> _Job 1_: In the athletics revenue article, what does a student pay for the ticket package that allows entry to all home contests for the year?
> _Job 2_: Output the athletics revenue article word for word between "In each of the" and "for low-income families.", inclusive.
> _Job 3_: Finish out the next part of the athletics revenue article, picking up after its last sentence.

> _Quoted passage_:
————
In each of the past seven years, he's faced budget cuts or freezes, but has found ways to make up for lost income. In fact, Kryka has done it so successfully that he's actually grown his budget each year.

"The first thing we did was the most difficult, and that was to increase our participation fees," Kryka says. "It went from $40 to $125, with a $25 fee for a second sport and a $15 fee for a third sport, and we put safeguards in place for low-income families.

"To do this successfully, we communicated extensively about why the increase was needed," he continues. "We would have lost sports otherwise, and once parents understood that, they were supportive."

Kryka has also brought in a chunk of money by developing a special ticket package for students. For $35, students receive a pass that allows them into all home contests for the entire year. The simple idea was wildly successful, netting $18,000 worth of new revenue.

Kryka has also asked other departments to partner with him on revenue sharing. He has worked with his administration to keep more of the school's gate receipts in the athletics budget and reroute some of the money students pay in parking fees to athletics. "Some of these things were big revenue sources and some were small, but every dollar counts," Kryka says. "In this environment, you have to constantly think of new ideas."

At MIT, Soriero has been putting her athletic department facilities to work to make money. "We had capped the number of fitness facility memberships we were selling to faculty, staff, and students because we didn't want to overcrowd the space," she says. "But we conducted a capacity study and discovered that we can safely add more members. The most promising area for growth seems to be in corporate memberships, where employees of local companies can join through their jobs."

The school is also looking for new opportunities to rent its athletic facilities. "We're reaching out to local high school and club sports to see if they are interested," Soriero says. "The trick will be figuring out how to rent facility space without impinging on our own programs."

Ticket sales is another revenue source administrators are focusing on. "Looking around the country, we're seeing more empty seats in stadiums," Livengood says. "Families are having to make choices about where to spend their money, and that means we have to find ways to make our events more appealing.

"Today, a family is deciding whether to visit the Desert Museum or the zoo or come to a game, instead of going to all three," he continues. "So we have to make our event a draw for both adults and kids. We need to think outside the box--maybe add a jumping castle or a bounce tent for the kids to make it a family event."
————
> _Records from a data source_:
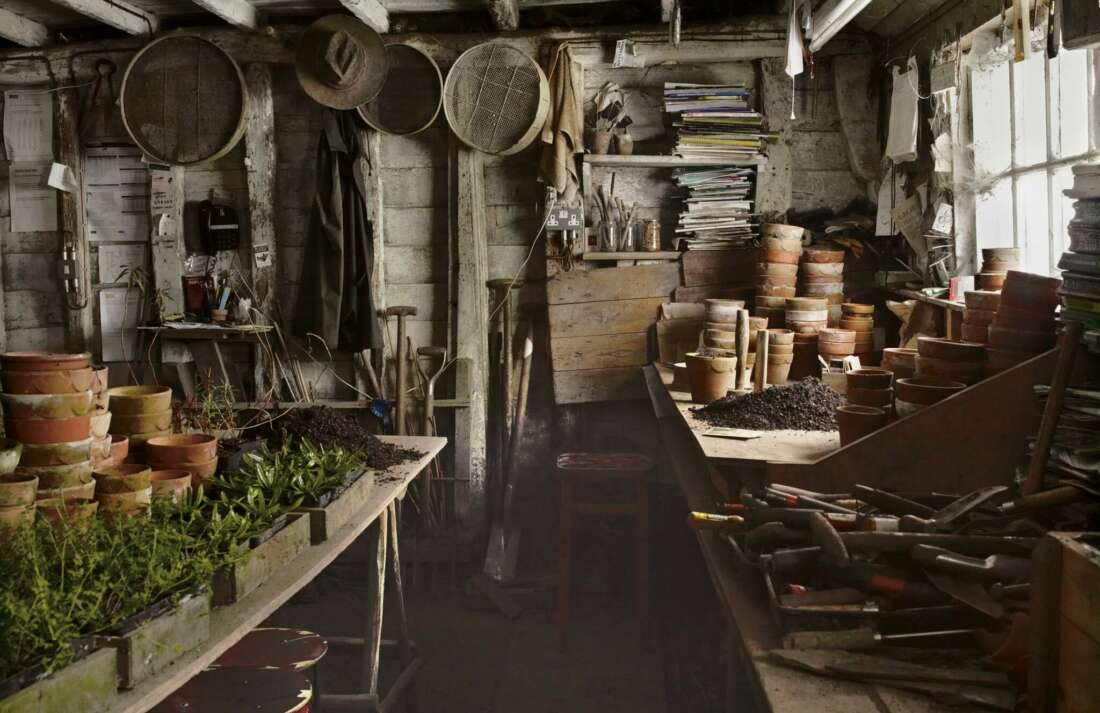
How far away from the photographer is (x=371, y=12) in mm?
5207

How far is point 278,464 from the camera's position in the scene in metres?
3.04

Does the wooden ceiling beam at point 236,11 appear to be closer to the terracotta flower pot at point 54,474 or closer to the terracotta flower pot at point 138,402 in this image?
the terracotta flower pot at point 138,402

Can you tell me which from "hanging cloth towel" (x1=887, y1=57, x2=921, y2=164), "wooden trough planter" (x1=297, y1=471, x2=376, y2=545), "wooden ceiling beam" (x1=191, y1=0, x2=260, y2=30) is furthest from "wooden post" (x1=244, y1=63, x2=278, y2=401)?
"hanging cloth towel" (x1=887, y1=57, x2=921, y2=164)

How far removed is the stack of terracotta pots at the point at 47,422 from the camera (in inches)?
96.9

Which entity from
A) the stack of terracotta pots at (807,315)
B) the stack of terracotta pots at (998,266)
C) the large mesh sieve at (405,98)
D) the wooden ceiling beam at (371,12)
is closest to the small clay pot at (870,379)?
the stack of terracotta pots at (998,266)

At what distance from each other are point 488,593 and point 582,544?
0.72 metres

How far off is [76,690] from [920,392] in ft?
7.79

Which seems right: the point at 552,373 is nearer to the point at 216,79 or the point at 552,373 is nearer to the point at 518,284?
the point at 518,284

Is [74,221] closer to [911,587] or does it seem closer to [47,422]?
[47,422]

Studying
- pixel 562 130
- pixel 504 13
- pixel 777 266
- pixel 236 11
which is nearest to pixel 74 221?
pixel 236 11

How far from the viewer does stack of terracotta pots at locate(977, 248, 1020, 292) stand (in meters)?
3.55

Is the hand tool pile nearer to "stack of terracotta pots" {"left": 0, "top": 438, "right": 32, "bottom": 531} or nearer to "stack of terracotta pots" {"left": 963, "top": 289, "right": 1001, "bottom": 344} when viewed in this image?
"stack of terracotta pots" {"left": 963, "top": 289, "right": 1001, "bottom": 344}

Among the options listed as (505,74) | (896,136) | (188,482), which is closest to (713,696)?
(188,482)

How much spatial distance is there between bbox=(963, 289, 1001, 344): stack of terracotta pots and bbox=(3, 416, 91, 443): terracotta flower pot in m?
2.83
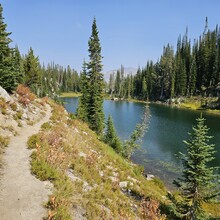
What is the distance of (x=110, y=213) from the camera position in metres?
9.89

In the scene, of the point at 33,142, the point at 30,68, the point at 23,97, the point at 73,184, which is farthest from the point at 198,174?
the point at 30,68

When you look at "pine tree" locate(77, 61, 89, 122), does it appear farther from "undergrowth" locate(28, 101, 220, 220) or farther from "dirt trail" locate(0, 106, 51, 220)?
"dirt trail" locate(0, 106, 51, 220)

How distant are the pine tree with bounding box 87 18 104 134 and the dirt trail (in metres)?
26.7

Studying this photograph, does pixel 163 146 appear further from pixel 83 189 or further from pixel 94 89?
pixel 83 189

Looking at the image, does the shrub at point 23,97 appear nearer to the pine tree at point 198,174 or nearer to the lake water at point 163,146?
the pine tree at point 198,174

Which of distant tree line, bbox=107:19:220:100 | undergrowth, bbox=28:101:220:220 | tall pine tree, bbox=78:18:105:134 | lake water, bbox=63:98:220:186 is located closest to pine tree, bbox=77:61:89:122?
tall pine tree, bbox=78:18:105:134

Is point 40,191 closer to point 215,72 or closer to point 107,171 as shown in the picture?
point 107,171

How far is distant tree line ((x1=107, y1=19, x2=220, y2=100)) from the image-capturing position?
111m

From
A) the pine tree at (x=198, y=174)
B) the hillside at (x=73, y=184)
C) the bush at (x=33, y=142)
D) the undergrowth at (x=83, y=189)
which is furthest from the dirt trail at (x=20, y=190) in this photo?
the pine tree at (x=198, y=174)

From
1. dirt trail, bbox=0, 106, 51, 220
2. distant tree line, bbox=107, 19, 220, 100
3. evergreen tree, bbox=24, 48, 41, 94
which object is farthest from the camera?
distant tree line, bbox=107, 19, 220, 100

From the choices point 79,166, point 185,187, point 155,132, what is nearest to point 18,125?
point 79,166

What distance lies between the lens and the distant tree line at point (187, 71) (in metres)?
111

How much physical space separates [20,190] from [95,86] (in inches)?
1249

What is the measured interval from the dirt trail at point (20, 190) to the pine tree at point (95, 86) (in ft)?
87.5
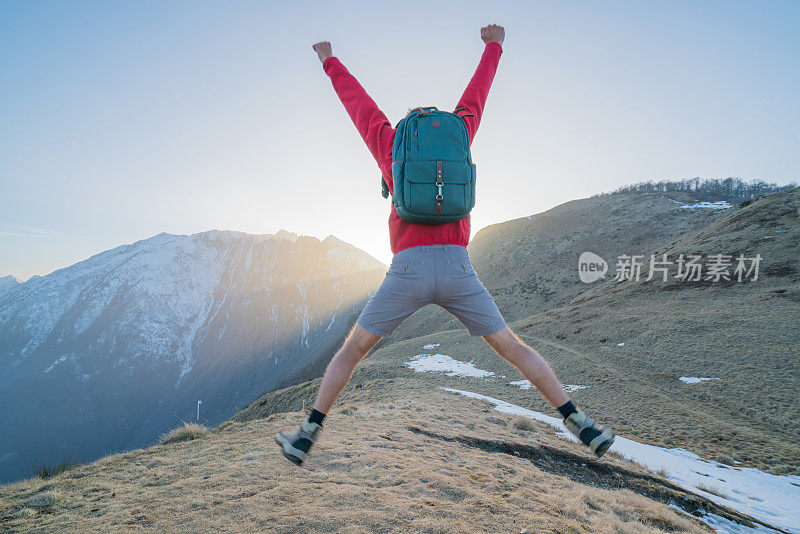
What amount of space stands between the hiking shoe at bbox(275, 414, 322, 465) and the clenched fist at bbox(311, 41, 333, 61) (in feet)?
9.84

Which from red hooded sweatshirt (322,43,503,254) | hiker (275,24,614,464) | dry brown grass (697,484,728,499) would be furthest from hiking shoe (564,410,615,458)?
dry brown grass (697,484,728,499)

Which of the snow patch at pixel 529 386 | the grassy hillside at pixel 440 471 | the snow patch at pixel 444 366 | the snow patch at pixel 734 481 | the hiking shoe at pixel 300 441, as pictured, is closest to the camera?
the hiking shoe at pixel 300 441

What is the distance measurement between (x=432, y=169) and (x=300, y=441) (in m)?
2.13

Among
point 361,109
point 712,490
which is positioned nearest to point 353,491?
point 361,109

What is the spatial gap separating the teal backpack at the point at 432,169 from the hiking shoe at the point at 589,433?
174cm

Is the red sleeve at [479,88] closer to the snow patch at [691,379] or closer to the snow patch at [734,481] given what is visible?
the snow patch at [734,481]

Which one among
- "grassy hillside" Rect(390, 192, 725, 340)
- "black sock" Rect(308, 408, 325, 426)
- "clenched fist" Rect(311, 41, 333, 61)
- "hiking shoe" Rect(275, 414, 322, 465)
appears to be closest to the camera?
"hiking shoe" Rect(275, 414, 322, 465)

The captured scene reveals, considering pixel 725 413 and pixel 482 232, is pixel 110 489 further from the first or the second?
pixel 482 232

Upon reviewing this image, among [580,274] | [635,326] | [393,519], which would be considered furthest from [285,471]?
[580,274]

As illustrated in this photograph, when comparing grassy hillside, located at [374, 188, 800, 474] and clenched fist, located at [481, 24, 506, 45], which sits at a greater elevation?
clenched fist, located at [481, 24, 506, 45]

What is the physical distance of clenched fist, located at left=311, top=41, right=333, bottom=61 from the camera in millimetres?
3199

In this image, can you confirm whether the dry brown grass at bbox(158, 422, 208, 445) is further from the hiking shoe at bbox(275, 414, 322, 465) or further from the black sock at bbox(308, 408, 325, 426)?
the black sock at bbox(308, 408, 325, 426)

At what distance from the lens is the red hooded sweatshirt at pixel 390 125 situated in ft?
8.71

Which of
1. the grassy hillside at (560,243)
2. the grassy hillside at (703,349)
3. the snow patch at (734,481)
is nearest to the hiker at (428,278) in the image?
the snow patch at (734,481)
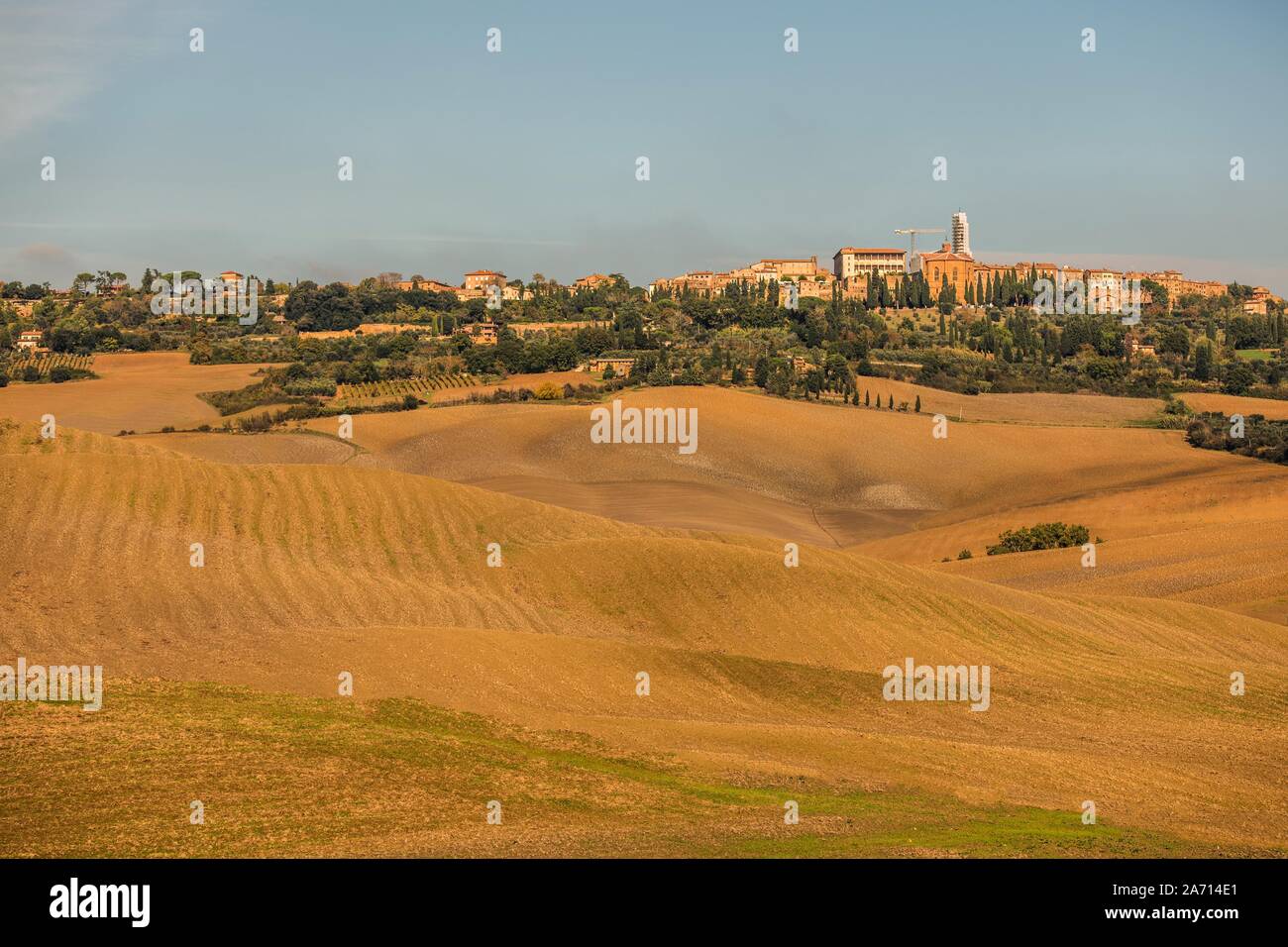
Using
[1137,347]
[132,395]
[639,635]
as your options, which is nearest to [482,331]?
[132,395]

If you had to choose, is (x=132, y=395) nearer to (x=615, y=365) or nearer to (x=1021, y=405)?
(x=615, y=365)

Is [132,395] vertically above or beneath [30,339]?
beneath

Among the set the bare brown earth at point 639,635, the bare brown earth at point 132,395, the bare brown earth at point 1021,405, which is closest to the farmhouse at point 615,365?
the bare brown earth at point 1021,405

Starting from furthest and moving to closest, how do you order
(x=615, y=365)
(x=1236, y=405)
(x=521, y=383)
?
(x=615, y=365) < (x=521, y=383) < (x=1236, y=405)

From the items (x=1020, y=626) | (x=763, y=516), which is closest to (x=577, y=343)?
(x=763, y=516)

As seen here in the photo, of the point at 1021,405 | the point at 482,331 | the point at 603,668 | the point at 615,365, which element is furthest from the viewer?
the point at 482,331

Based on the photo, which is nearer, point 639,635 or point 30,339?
point 639,635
————
> _Reply 1_: $35

> _Reply 2_:
In each of the past seven years, he's faced budget cuts or freezes, but has found ways to make up for lost income. In fact, Kryka has done it so successfully that he's actually grown his budget each year.

"The first thing we did was the most difficult, and that was to increase our participation fees," Kryka says. "It went from $40 to $125, with a $25 fee for a second sport and a $15 fee for a third sport, and we put safeguards in place for low-income families.

> _Reply 3_:
SOS: SAVE OUR SPONSORS
In October, Chevrolet announced it would significantly reduce spending on sports sponsorships to offset falling sales and the economic slowdown. "The economy is making us re-look at everything we do," Philip Caruso, Chevrolet's National Promotions Manager, told the online publication Bloomberg.com. "[We're] cutting back mainly [on] spending in the sports area ... and reallocating in some of those areas that help grow our business."

What effect is the pulling back of corporate sponsors having on athletic programs? For those who outsource their media rights, the effect--so far--may be minimal, says Greg Brown, President of Learfield Sports, which administers multimedia rights for several university athletic programs. But it may not stay that way. And for those who use in-house staff to secure sponsors, some difficult discussions are looming.

That's why it's important to be talking to corporate sponsors right now, long before any contracts come up for renewal. "Athletic directors cannot simply sign a contract and walk away," Brown says. "Contact with a sponsor can be the most essential element of keeping the company on board."

And the emphasis, says Brown, should be on showing companies the financial value they get for their sponsorship. "Companies can no longer afford to look at sponsoring an athletic program as a gift," he says. "You must be able to demonstrate that it helps their bottom line."

That means really listening to the sponsor's needs. "In better times, schools have been able to go to corporate sponsors with a list of available benefits and say, 'Here's what we have--which ones do you want?'" says Brown. "That won't work now. It's imperative to ask intelligent questions and really understand what drives the business."

In particular, Brown believes it's important for athletic directors to look campus-wide when searching for value to offer corporate sponsors. "Consider whether you can offer them unique ways to connect with the entire student body or the alumni association," he says. "Try to expand the audience that could receive a message from a company that's sponsoring athletics. It's a very different challenge now."

BETTER THAN BEFORE
As McDaniel focuses on constructing a difficult budget, he has been thinking about the lessons good coaches teach their athletes. "We always tell athletes that adversity is an opportunity to make themselves stronger," he says. "That's the approach we have to take now. I'm not just looking for a way to make it through--I'm looking for a way to come out of this better than we were before."

He's also trying to be the best leader he can. "It's critical that your staff sees your optimism," McDaniel says. "Don't focus on what you can't do. Focus on what you can do. I've told my athletic directors, 'For every opportunity we have to forego, we're going to get creative and find a way to provide a different experience that we can afford.' With 10 athletic directors and 250 coaches thinking that way, the positive momentum is amazing."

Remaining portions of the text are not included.